Il decreto firmato oggi rappresenta il completamento di un percorso avviato lo scorso febbraio, quando era stato già annunciato lo stanziamento record per il FFO 2025, accompagnato da un altro intervento importante per il settore della ricerca: 37,5 milioni di euro per il finanziamento di nuovi contratti post-dottorato. Le nuove posizioni sono destinate a giovani ricercatori che hanno completato un dottorato, e si inseriscono nel quadro di attuazione del Pnrr. Per ogni contratto è previsto un finanziamento fino a 150.000 euro. Almeno il 40% delle risorse complessive sarà assegnato a istituzioni universitarie o enti con sede nelle regioni del Mezzogiorno, nell’ottica di ridurre il divario territoriale e incentivare la permanenza dei ricercatori in queste aree.

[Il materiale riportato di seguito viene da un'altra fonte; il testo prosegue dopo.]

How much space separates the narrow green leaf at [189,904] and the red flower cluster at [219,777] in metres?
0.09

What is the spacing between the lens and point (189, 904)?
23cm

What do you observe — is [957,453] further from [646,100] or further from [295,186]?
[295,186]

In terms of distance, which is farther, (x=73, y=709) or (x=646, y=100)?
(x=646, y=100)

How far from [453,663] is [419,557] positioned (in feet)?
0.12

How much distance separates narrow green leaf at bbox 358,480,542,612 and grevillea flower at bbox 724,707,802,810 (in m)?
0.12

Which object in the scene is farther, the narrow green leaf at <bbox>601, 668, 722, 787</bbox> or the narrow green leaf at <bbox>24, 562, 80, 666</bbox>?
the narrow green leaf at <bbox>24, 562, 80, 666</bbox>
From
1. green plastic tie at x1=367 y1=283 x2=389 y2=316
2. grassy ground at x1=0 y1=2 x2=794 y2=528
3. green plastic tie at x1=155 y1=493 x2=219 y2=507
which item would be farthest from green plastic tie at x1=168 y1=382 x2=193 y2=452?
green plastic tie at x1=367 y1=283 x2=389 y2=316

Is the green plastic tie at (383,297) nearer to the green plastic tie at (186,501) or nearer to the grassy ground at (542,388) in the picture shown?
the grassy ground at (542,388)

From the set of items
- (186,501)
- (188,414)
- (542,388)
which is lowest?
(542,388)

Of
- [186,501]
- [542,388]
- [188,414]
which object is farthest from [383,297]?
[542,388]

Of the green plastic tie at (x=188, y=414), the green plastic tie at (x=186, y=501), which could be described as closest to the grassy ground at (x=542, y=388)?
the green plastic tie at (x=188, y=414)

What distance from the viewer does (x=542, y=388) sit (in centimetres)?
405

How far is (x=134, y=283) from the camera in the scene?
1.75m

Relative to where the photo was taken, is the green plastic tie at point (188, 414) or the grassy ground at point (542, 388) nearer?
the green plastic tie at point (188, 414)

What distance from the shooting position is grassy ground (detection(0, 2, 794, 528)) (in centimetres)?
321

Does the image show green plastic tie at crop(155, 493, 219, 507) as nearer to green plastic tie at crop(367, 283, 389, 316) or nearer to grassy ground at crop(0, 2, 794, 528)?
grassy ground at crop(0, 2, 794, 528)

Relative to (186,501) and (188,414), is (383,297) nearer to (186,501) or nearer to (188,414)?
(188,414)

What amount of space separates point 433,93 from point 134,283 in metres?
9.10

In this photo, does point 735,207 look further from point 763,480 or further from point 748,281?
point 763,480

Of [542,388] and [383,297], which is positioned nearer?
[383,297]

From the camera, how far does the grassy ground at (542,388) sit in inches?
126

Parallelamente all’incremento delle risorse, nei mesi scorsi si è sviluppato un intenso dibattito attorno alla riforma della governance del sistema universitario e del reclutamento della ricerca. In particolare, il disegno di legge denominato “Valorizzazione della ricerca” è stato oggetto di critiche e manifestazioni di dissenso da parte di diverse associazioni di categoria, che hanno contestato l’eccessiva precarizzazione delle figure professionali previste. La discussione si è temporaneamente fermata, con la sospensione dell’iter parlamentare del ddl, ma resta aperto il confronto su quali strumenti contrattuali utilizzare per rafforzare la presenza della ricerca nelle università italiane.
Il contratto di ricerca (al centro del recente finanziamento da 37,5 milioni) è stato indicato come importante ma non sufficiente, evidenziando la necessità di una struttura più articolata e flessibile per il reclutamento. Resta quindi ancora aperta la questione degli strumenti normativi e contrattuali, indispensabili per trasformare gli investimenti in una strategia coerente di crescita e innovazione.